Working with the Gods: Holda


Holda is a Germanic goddess with many interesting characteristics – maiden, mother, hag, spinner, stormbringer, ruler of the Wild Hunt, protector and thief of children’s souls. She was usually seen dressed in snow-white with white or silver hair, regardless of whether she appears as young and beautiful or as an old hag. In this latter form, she is said to have crooked teeth, a big nose, and one foot flatter than the other from working the spinning wheel. She wears keys at her belt, the sign of the lady of the house.

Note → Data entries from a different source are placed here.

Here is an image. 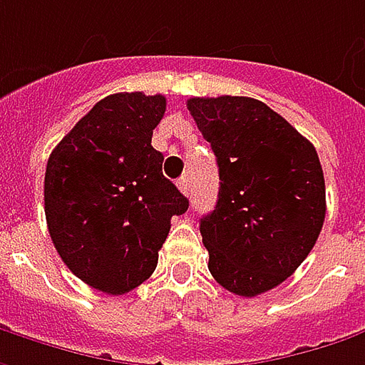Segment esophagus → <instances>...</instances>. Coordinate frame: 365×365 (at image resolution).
I'll return each mask as SVG.
<instances>
[{
  "label": "esophagus",
  "instance_id": "1",
  "mask_svg": "<svg viewBox=\"0 0 365 365\" xmlns=\"http://www.w3.org/2000/svg\"><path fill=\"white\" fill-rule=\"evenodd\" d=\"M178 187L182 190V194H190V190H192V183H190V175H182L180 178V182H178Z\"/></svg>",
  "mask_w": 365,
  "mask_h": 365
}]
</instances>
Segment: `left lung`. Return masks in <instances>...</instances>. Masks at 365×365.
I'll return each mask as SVG.
<instances>
[{
    "label": "left lung",
    "instance_id": "1",
    "mask_svg": "<svg viewBox=\"0 0 365 365\" xmlns=\"http://www.w3.org/2000/svg\"><path fill=\"white\" fill-rule=\"evenodd\" d=\"M187 110L218 163V202L200 220L208 269L229 292L257 296L292 276L323 229L317 149L269 106L243 96L192 98Z\"/></svg>",
    "mask_w": 365,
    "mask_h": 365
}]
</instances>
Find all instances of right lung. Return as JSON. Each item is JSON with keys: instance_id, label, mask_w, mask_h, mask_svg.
<instances>
[{"instance_id": "add662e5", "label": "right lung", "mask_w": 365, "mask_h": 365, "mask_svg": "<svg viewBox=\"0 0 365 365\" xmlns=\"http://www.w3.org/2000/svg\"><path fill=\"white\" fill-rule=\"evenodd\" d=\"M163 96L112 93L56 145L44 173V214L61 259L106 294L149 279L171 216L190 202L163 175L151 147L165 114Z\"/></svg>"}]
</instances>
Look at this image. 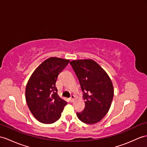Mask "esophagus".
Returning a JSON list of instances; mask_svg holds the SVG:
<instances>
[{
  "instance_id": "obj_1",
  "label": "esophagus",
  "mask_w": 147,
  "mask_h": 147,
  "mask_svg": "<svg viewBox=\"0 0 147 147\" xmlns=\"http://www.w3.org/2000/svg\"><path fill=\"white\" fill-rule=\"evenodd\" d=\"M74 98H75V96H74V95H71V96H70V102H73Z\"/></svg>"
}]
</instances>
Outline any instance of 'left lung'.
Returning a JSON list of instances; mask_svg holds the SVG:
<instances>
[{"label": "left lung", "mask_w": 147, "mask_h": 147, "mask_svg": "<svg viewBox=\"0 0 147 147\" xmlns=\"http://www.w3.org/2000/svg\"><path fill=\"white\" fill-rule=\"evenodd\" d=\"M83 92L85 109L77 113L82 122L94 124L109 112L113 97L112 82L98 64L92 60H74L70 63Z\"/></svg>", "instance_id": "1"}]
</instances>
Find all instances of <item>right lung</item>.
<instances>
[{"instance_id":"add662e5","label":"right lung","mask_w":147,"mask_h":147,"mask_svg":"<svg viewBox=\"0 0 147 147\" xmlns=\"http://www.w3.org/2000/svg\"><path fill=\"white\" fill-rule=\"evenodd\" d=\"M69 60L51 57L42 62L32 74L26 86V98L32 115L43 123L58 120L67 102L57 94L56 82Z\"/></svg>"}]
</instances>
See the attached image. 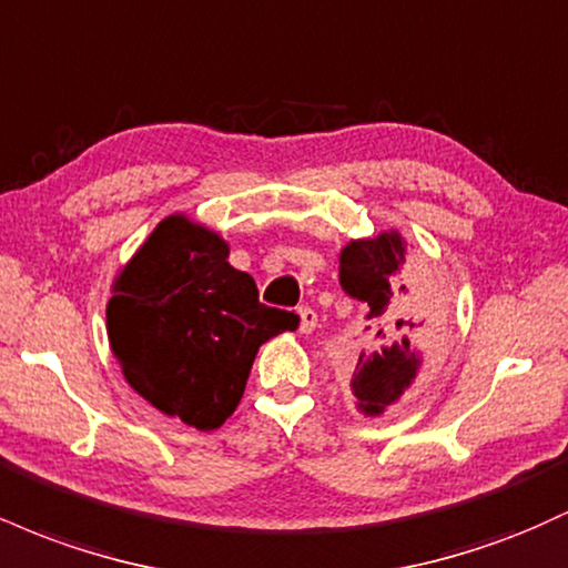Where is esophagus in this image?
I'll use <instances>...</instances> for the list:
<instances>
[{
	"instance_id": "34e87169",
	"label": "esophagus",
	"mask_w": 568,
	"mask_h": 568,
	"mask_svg": "<svg viewBox=\"0 0 568 568\" xmlns=\"http://www.w3.org/2000/svg\"><path fill=\"white\" fill-rule=\"evenodd\" d=\"M317 325V312L310 310V306H298V331L302 334H312Z\"/></svg>"
}]
</instances>
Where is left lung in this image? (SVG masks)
Listing matches in <instances>:
<instances>
[{"instance_id":"obj_1","label":"left lung","mask_w":568,"mask_h":568,"mask_svg":"<svg viewBox=\"0 0 568 568\" xmlns=\"http://www.w3.org/2000/svg\"><path fill=\"white\" fill-rule=\"evenodd\" d=\"M403 264L406 240L395 230L352 240L338 256V283L366 306L349 379L355 406L366 416H379L400 400L438 342V325L403 275Z\"/></svg>"}]
</instances>
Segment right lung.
<instances>
[{"instance_id": "right-lung-1", "label": "right lung", "mask_w": 568, "mask_h": 568, "mask_svg": "<svg viewBox=\"0 0 568 568\" xmlns=\"http://www.w3.org/2000/svg\"><path fill=\"white\" fill-rule=\"evenodd\" d=\"M230 245L184 213L162 219L114 277L109 344L130 387L189 427L216 429L237 408L256 352L296 331L293 312L258 302Z\"/></svg>"}]
</instances>
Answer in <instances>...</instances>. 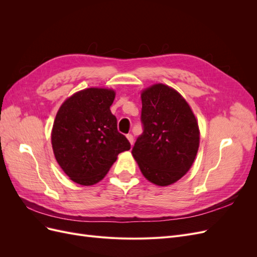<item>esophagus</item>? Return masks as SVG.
I'll list each match as a JSON object with an SVG mask.
<instances>
[{
	"instance_id": "1",
	"label": "esophagus",
	"mask_w": 257,
	"mask_h": 257,
	"mask_svg": "<svg viewBox=\"0 0 257 257\" xmlns=\"http://www.w3.org/2000/svg\"><path fill=\"white\" fill-rule=\"evenodd\" d=\"M126 138H127V141L130 142L131 146L133 145V143H134V138H133V135H132V134H127V135H126Z\"/></svg>"
}]
</instances>
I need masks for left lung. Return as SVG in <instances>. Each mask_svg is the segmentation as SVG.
Here are the masks:
<instances>
[{
  "label": "left lung",
  "mask_w": 257,
  "mask_h": 257,
  "mask_svg": "<svg viewBox=\"0 0 257 257\" xmlns=\"http://www.w3.org/2000/svg\"><path fill=\"white\" fill-rule=\"evenodd\" d=\"M141 96L144 133L132 154L148 181L167 186L193 165L199 147L198 122L185 98L166 84H152Z\"/></svg>",
  "instance_id": "obj_1"
}]
</instances>
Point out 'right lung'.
Returning a JSON list of instances; mask_svg holds the SVG:
<instances>
[{"label":"right lung","instance_id":"obj_1","mask_svg":"<svg viewBox=\"0 0 257 257\" xmlns=\"http://www.w3.org/2000/svg\"><path fill=\"white\" fill-rule=\"evenodd\" d=\"M115 91L87 88L67 97L51 131L54 158L71 180L93 185L106 176L118 154L131 149L110 111Z\"/></svg>","mask_w":257,"mask_h":257}]
</instances>
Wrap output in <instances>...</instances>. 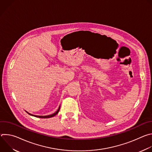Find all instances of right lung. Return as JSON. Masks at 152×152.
<instances>
[{
    "label": "right lung",
    "instance_id": "1",
    "mask_svg": "<svg viewBox=\"0 0 152 152\" xmlns=\"http://www.w3.org/2000/svg\"><path fill=\"white\" fill-rule=\"evenodd\" d=\"M59 110H60V106L59 107V108H58V110H57V111L56 112H55L54 114H51V115H46V116H39V115H32V114H29V113H28L27 111H26L28 114H29V115H32V116H34V117H38V118H50V117H54L55 115H56L58 113V112H59Z\"/></svg>",
    "mask_w": 152,
    "mask_h": 152
}]
</instances>
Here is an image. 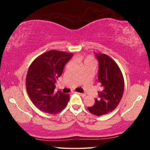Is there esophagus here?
Instances as JSON below:
<instances>
[{
  "label": "esophagus",
  "instance_id": "obj_1",
  "mask_svg": "<svg viewBox=\"0 0 150 150\" xmlns=\"http://www.w3.org/2000/svg\"><path fill=\"white\" fill-rule=\"evenodd\" d=\"M77 94H79V96H81V97H85V94H84V93H77Z\"/></svg>",
  "mask_w": 150,
  "mask_h": 150
}]
</instances>
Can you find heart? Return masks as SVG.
Returning <instances> with one entry per match:
<instances>
[{"instance_id":"heart-1","label":"heart","mask_w":150,"mask_h":150,"mask_svg":"<svg viewBox=\"0 0 150 150\" xmlns=\"http://www.w3.org/2000/svg\"><path fill=\"white\" fill-rule=\"evenodd\" d=\"M79 59H80V60H82L81 58H79ZM87 62H94V59L92 58L91 57H89H89H87L85 59H84V63H87ZM69 65H70V62H69L67 64V66H69Z\"/></svg>"}]
</instances>
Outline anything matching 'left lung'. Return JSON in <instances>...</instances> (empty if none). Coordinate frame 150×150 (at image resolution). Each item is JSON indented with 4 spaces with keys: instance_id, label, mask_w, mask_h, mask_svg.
<instances>
[{
    "instance_id": "1",
    "label": "left lung",
    "mask_w": 150,
    "mask_h": 150,
    "mask_svg": "<svg viewBox=\"0 0 150 150\" xmlns=\"http://www.w3.org/2000/svg\"><path fill=\"white\" fill-rule=\"evenodd\" d=\"M99 62L98 81L102 90L95 104L87 109L93 115L101 116L117 108L124 91V80L120 67L112 58L105 54H96Z\"/></svg>"
}]
</instances>
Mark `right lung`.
Here are the masks:
<instances>
[{"label": "right lung", "mask_w": 150, "mask_h": 150, "mask_svg": "<svg viewBox=\"0 0 150 150\" xmlns=\"http://www.w3.org/2000/svg\"><path fill=\"white\" fill-rule=\"evenodd\" d=\"M72 55V53L51 50L38 56L29 66L26 78V91L41 111L54 115L67 106L69 95L55 91L54 84Z\"/></svg>", "instance_id": "add662e5"}]
</instances>
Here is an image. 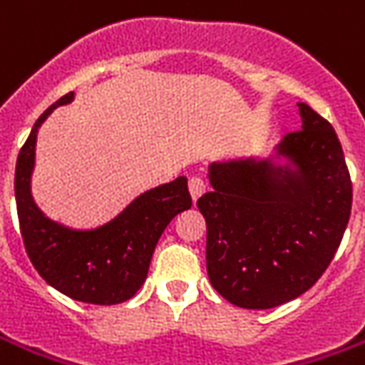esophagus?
Segmentation results:
<instances>
[{"mask_svg": "<svg viewBox=\"0 0 365 365\" xmlns=\"http://www.w3.org/2000/svg\"><path fill=\"white\" fill-rule=\"evenodd\" d=\"M187 187H190V195H192V200L195 202V200L205 192V182H203L202 178H192V180L187 182Z\"/></svg>", "mask_w": 365, "mask_h": 365, "instance_id": "esophagus-1", "label": "esophagus"}]
</instances>
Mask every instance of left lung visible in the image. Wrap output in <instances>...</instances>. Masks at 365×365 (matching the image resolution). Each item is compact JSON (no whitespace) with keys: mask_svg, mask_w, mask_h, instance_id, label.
<instances>
[{"mask_svg":"<svg viewBox=\"0 0 365 365\" xmlns=\"http://www.w3.org/2000/svg\"><path fill=\"white\" fill-rule=\"evenodd\" d=\"M302 130L277 151L297 172L234 160L210 168L205 217L212 286L234 306L267 309L302 296L328 269L351 212V180L336 131L307 103Z\"/></svg>","mask_w":365,"mask_h":365,"instance_id":"left-lung-1","label":"left lung"}]
</instances>
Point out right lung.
<instances>
[{
    "mask_svg": "<svg viewBox=\"0 0 365 365\" xmlns=\"http://www.w3.org/2000/svg\"><path fill=\"white\" fill-rule=\"evenodd\" d=\"M71 99L73 93L69 91L49 106L19 150L16 165L19 230L31 264L49 286L78 302L113 306L135 296L148 277L160 235L175 215L192 207V195L187 180L178 178L140 195L113 222L98 230L78 232L47 220L29 190L37 130L51 111Z\"/></svg>",
    "mask_w": 365,
    "mask_h": 365,
    "instance_id": "right-lung-1",
    "label": "right lung"
}]
</instances>
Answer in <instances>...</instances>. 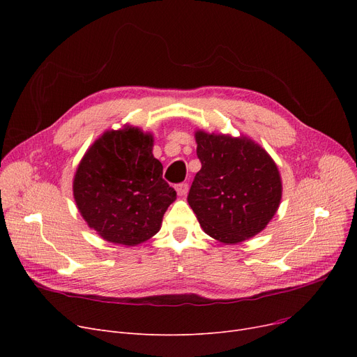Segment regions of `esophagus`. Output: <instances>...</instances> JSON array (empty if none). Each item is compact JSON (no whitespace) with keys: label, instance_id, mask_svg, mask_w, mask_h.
<instances>
[{"label":"esophagus","instance_id":"34e87169","mask_svg":"<svg viewBox=\"0 0 357 357\" xmlns=\"http://www.w3.org/2000/svg\"><path fill=\"white\" fill-rule=\"evenodd\" d=\"M175 190H176L178 195L183 197V195H186V194H188V190H190V186H188V183H178V185L175 186Z\"/></svg>","mask_w":357,"mask_h":357}]
</instances>
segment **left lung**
I'll use <instances>...</instances> for the list:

First, she is a goddess of the domestic arts – spinning, cooking, cleaning, and child care. She is a patroness of housewives, and what she values above all is industriousness. There are many legends of her rewarding diligent female workers and punishing lazy ones. She would rock cradles while exhausted mothers slept, and her preference for hard workers is reflected in the German folktale of “Frau Holle”, where a young girl falls down the well into a strange underworld. She helps every creature she meets, and willingly cleans for the old woman in her cottage, after which the old woman sends her back with a gift – a gold piece falls from her lips every time she speaks. Her mother, amazed, forces her lazy sister down the well; the sister refuses to help anyone and the old woman sends her back with a different gift – instead of gold, toads drop from her lips when she says anything.
She was especially stern when it came to women who were lazy about spinning, which was her specialty - particularly the spinning of flax. One legend has a peasant man stumbling into a cave in a mountain where Holda is seated enthroned with maidens clustered about her. She offers to give the dazed man a gift; humbly, he asks for the cluster of blue flowers in her hand. These were the flowers of flax, which according to the tale was unknown in that area at the time. Holda gave the man some flaxseeds, and eventually taught his wife to ret, scotch, break, and spin flax, thus giving us a myth about the beginning of flax culture. Holda was implacable about using her gift properly; hard workers who fell asleep over their work would awake to find their spinning done for them, while lazy women would find their spindles broken or burned.

She was also a protectress of children, although some of her myths might seem quite the opposite at first glance. It was said that Holda collected the souls of dead children, usually infants who died too soon – before being christened in Christian times, before being named in the days before that. In pre-Christian times, children were named at nine days old, and before that were believed not to be attached to the ancestral tree. If they died before that time, Holda would take them on instead of their ancestors. She also took children of other ages, for various reasons. The darker side of her myth had her stealing the lives of otherwise healthy children. She was said to travel as an old woman in a wagon, flanked by a procession of childrens’ dead souls.

Second, Holda is a goddess of Winter. She was said to bring on the first snowflakes of the year; they were referred to as Mother Holda plucking her geese, or shaking out her goose-feather pillows and comforters until the down flew. She is the White Lady during this time, the silver-haired goddess who knits the white blanket of the snow. She was also associated with other weather phenomenon –when it rained, Holda was doing her washing; lightning was her scotching the flax; the fog was the smoke from her chimney. Her association with Winter ties into her craft of fibre arts; winter was the time when people stayed inside and turned the summer’s wool and flax into clothing.